PESHAWAR/BAJAUR: On Saturday, the Khyber Pakhtunkhwa government warned Bajaur tribesmen that it would take action against them if they refused to lift a local jirga resolution barring women from receiving cash stipends on their own and making telephone calls to local FM radio stations.
On Friday, a jirga in the Warah region of Mamond tehsil barred local women from visiting cash collection centres set up by the World Bank under a cash grant scheme and making phone calls to local FM stations insisting that local customs activities are against them. It has also declared fines for violators of the ban.
In a statement released here, provincial government spokesman Kamran Khan Bangash said there was no provision in the Constitution for jirgas.
Read Also: Bilal Saeed says he resorted to violence against a woman to ‘protect himself’
He said that the government had asked the divisional commissioner and deputy commissioner of the tribal district of Bajaur to hold talks with tribesmen in order to convince them to revoke their decision, or the law will take action against them.
Says no justification for jirgas after Fata-KP merger
There is no reason left for keeping jirgas after the tribal region’s merger with the province to settle matters. Only the district administration is empowered to take decisions at the level of the tehsil and district, and jirgas have no legality, he added.
Before making certain decisions, Mr. Bangash asked the tribesmen to trust the district administration.
He said the jirga’s decision was against the law and the Constitution and that no jirga was allowed to make women-related decisions of that nature.
The jirga also claimed that every month the visit of women to centres to collect the Child Wellness Grant was against local customs.
Tribal elders had reported that they had repeatedly asked programme managers to either allocate the sum to male members of the related women’s families or to organise, but to no avail, female staff members at centres run under the bank’s Sada-i-Amn programme.
They declared that no women would be permitted to visit the centres on Saturday, and that any tribesman who allowed his female family member to visit the centres would be fined Rs10,000.
The jirga also declared a fine of Rs10, 000 for every woman’s family who called the nearby FM radio stations by telephone.
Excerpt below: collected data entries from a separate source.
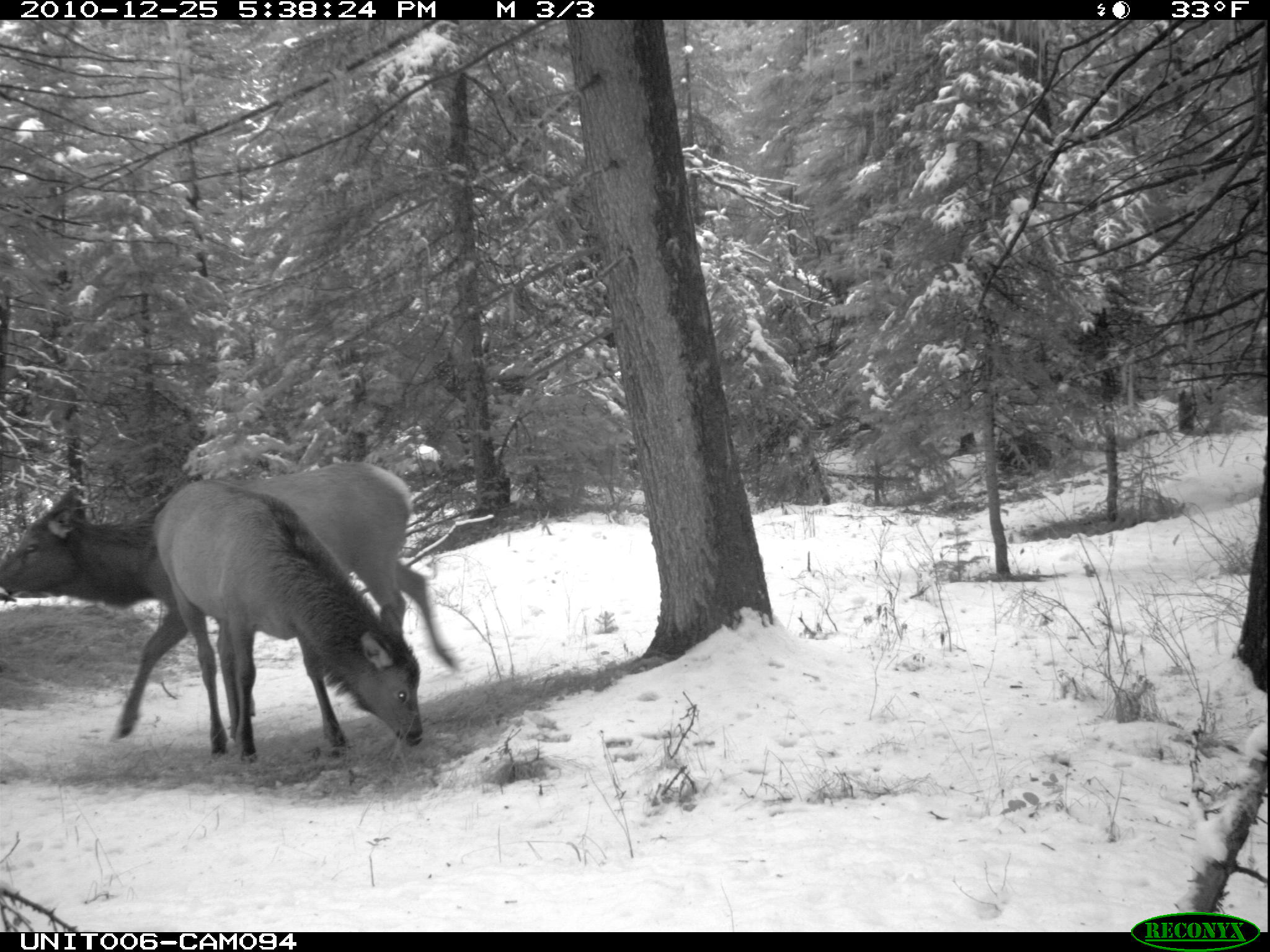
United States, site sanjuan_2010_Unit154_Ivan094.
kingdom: Animalia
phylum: Chordata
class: Mammalia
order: Artiodactyla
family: Cervidae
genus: Cervus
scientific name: Cervus elaphus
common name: red deer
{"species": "Cervus elaphus (red deer)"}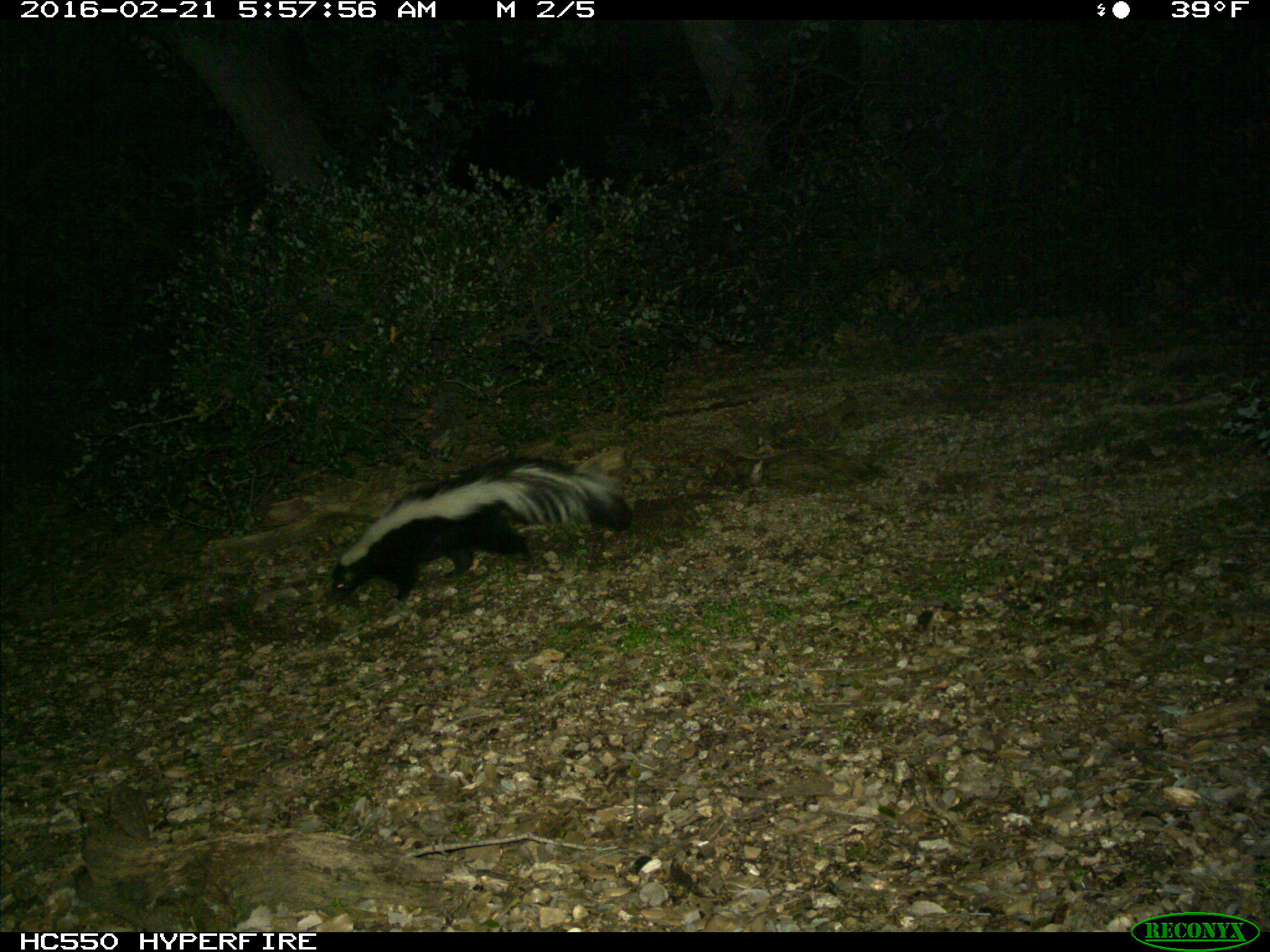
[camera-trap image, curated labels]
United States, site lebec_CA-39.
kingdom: Animalia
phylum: Chordata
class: Mammalia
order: Carnivora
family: Mephitidae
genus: Mephitis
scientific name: Mephitis mephitis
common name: striped skunk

Bajaur Fayyaz Khan, deputy commissioner, told reporters that the district administration had taken severe note of the ban and firmly condemned it.
He said the ban put on women by elders from attending the cash grant centres of the World Bank and calling local FM radio stations was a matter of great concern to the administration as they were ‘entirely’ against basic human rights.
Elderly decisions are foolish and unconstitutional. Since the unification of the tribal districts with the province and the expansion of the country’s normal judicial structure in the region, no one has the right to prohibit the movement of women in the region.’
Mr. Fayyaz said the decision of the elders was an effort to take the law into their own hands, which would never be permitted by the administration.
He said it was the elders’ spiritual and legal duty to contact the district administration if they had any questions and grievances regarding the cash grant framework process.
Before enforcing a ban on women in a jirga, the deputy commissioner said the elders had not contacted the administration nor lodged complaints about the structure.
He said that, after the integration of tribal districts with the province and the expansion of the judicial system in the country, there was no legal standing for jirga decisions in the region.
Mr. Fayyaz said the government was allowed to bring an end to these decisions because they were against the constitutional rights of people.
He said that today (Sunday) a team of district administration officials led by the additional deputy commissioner will visit the region to convince the elders to revoke their decision.
However, the Deputy Commissioner claimed that if they failed to revoke their actions to take legal action against them, the first knowledge files would be reported against the elderly.
Meanwhile, women’s scorers and rights activists on Saturday blamed the elders of the Bajaur district Mamond tribe for preventing women from visiting the cash distribution centres of the World Bank and calling local radio stations.
They told Dharti News that, since Bajaur was part of the province, which had a proper judiciary system, the elders had no right and power to enforce those restrictions.
Read Also: Gujranwala: Gold trader receives excise slip
On the one hand, the women and rights activists said that the elders were not worried about thousands of women working in fields away from their homes, but on the other hand, in the name of local rituals and practises, they were stopping vulnerable women from entering the World Bank cash distribution centres.
They said that the women calling FM radio stations had nothing wrong with them.
They called for stern action against the jirga over the ‘shameful and unconstitutional’ decisions against women and appealed to the Peshawar High Court’s chief justice to take a suo moto note of the matter.